ExecutionGraph [] - Map-Egress -> (Filter -> Kafka-To-Client -> Sink:
Unnamed, Filter -> Kafka-To-Internal -> Sink: Unnamed) (1/1)
(58deef879a00052ba6b3447917005c35)
switched from DEPLOYING to INITIALIZING.
2021-07-08 12:12:18,490 INFO org.apache.flink.runtime.executiongraph.
ExecutionGraph [] - Source: Custom Source -> Route-Incoming-Events -> (
Filter-On-User -> Map -> (Filter-Init-User -> Init-User, Filter-Stateful-
User), Filter -> Map) (1/1) (c48649bd76abaf77486104e8cfcee7d8) switched from
DEPLOYING to INITIALIZING.

I run with parallelism 1 and these are the latest loglines from the TM
(there is no obvious error):
2021-07-08 12:12:18,729 INFO org.apache.flink.streaming.api.operators.
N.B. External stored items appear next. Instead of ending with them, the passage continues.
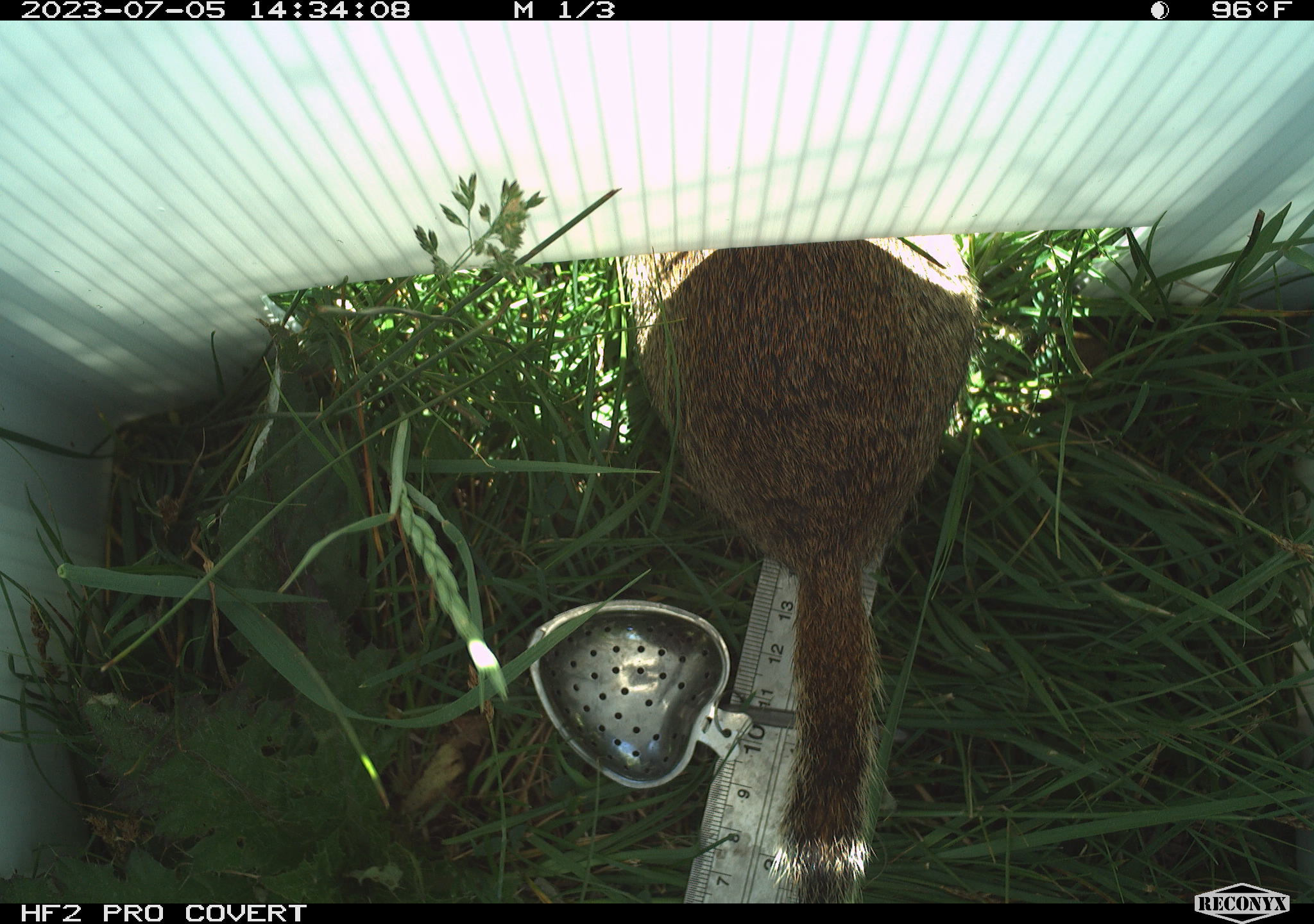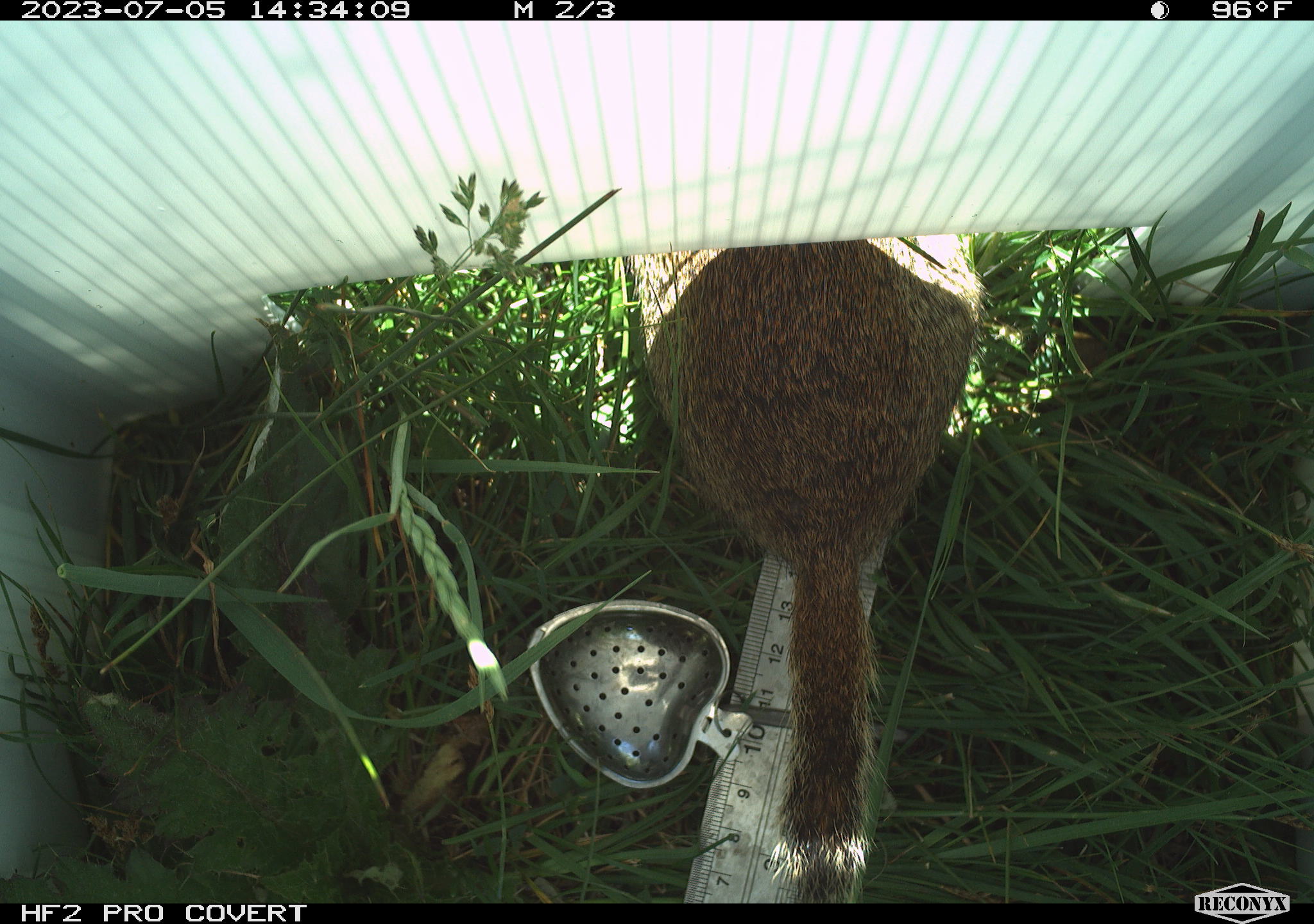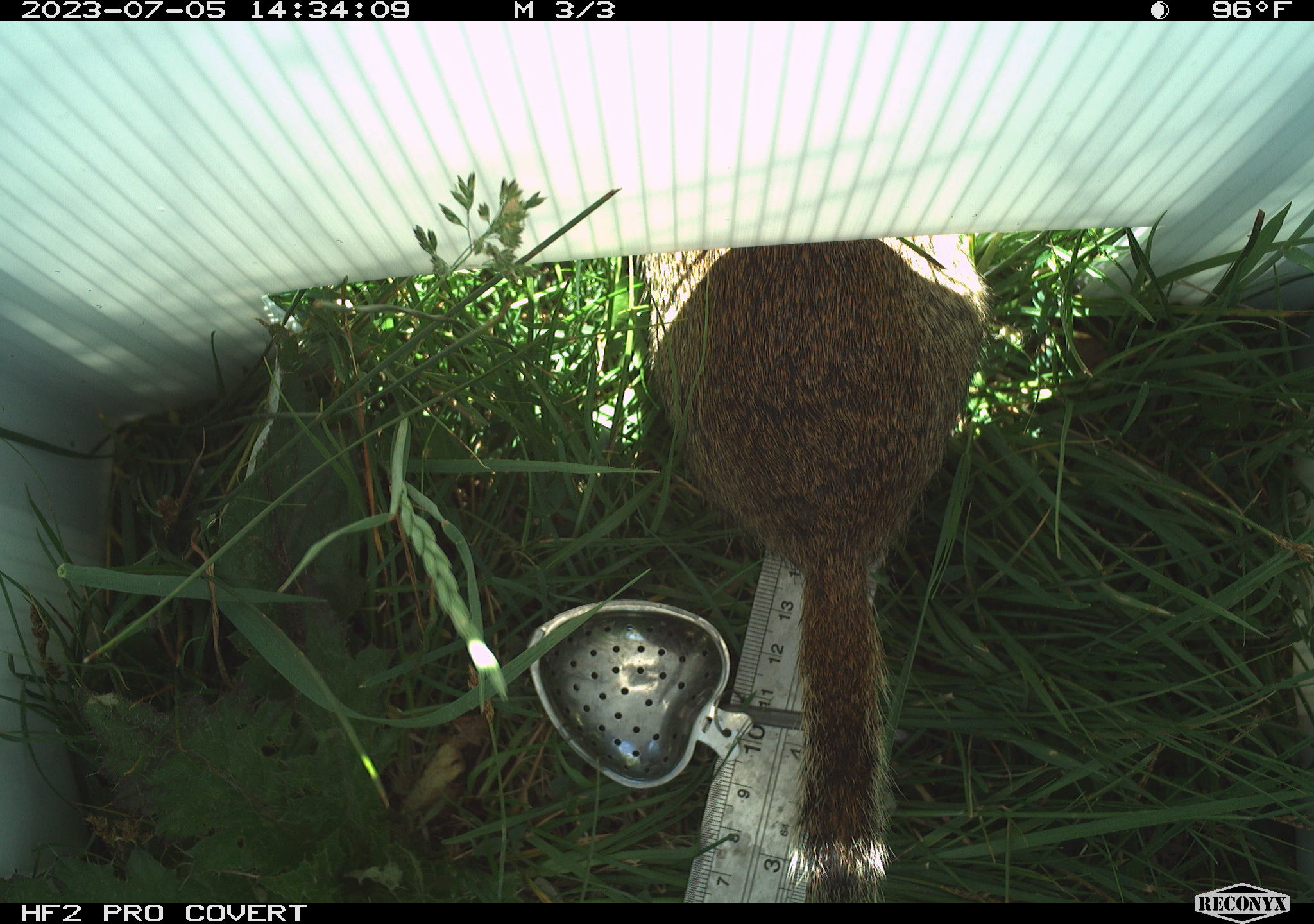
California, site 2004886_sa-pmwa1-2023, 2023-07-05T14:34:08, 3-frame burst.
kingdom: Animalia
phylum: Chordata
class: Mammalia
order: Rodentia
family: Sciuridae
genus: Urocitellus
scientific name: Urocitellus beldingi beldingi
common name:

AbstractStreamOperator [] - The maximum bundle size is configured to 5.
2021-07-08 12:12:18,729 INFO org.apache.flink.streaming.api.operators.
AbstractStreamOperator [] - The maximum bundle time is configured to 1
milliseconds.
2021-07-08 12:12:18,791 WARN
org.apache.flink.kafka.shaded.org.apache.kafka.common.utils.AppInfoParser
[] - Error while loading kafka-version.properties: inStream parameter is
null
2021-07-08 12:12:18,792 INFO
org.apache.flink.kafka.shaded.org.apache.kafka.common.utils.AppInfoParser
[] - Kafka version: unknown
2021-07-08 12:12:18,792 INFO
org.apache.flink.kafka.shaded.org.apache.kafka.common.utils.AppInfoParser
[] - Kafka commitId: unknown
2021-07-08 12:12:18,792 INFO
org.apache.flink.kafka.shaded.org.apache.kafka.common.utils.AppInfoParser
[] - Kafka startTimeMs: 1625739138789
2021-07-08 12:12:18,806 INFO org.apache.flink.streaming.connectors.kafka.
FlinkKafkaProducer [] - Starting FlinkKafkaInternalProducer (1/1) to
produce into default topic client_reply
2021-07-08 12:12:18,815 INFO org.apache.flink.streaming.api.operators.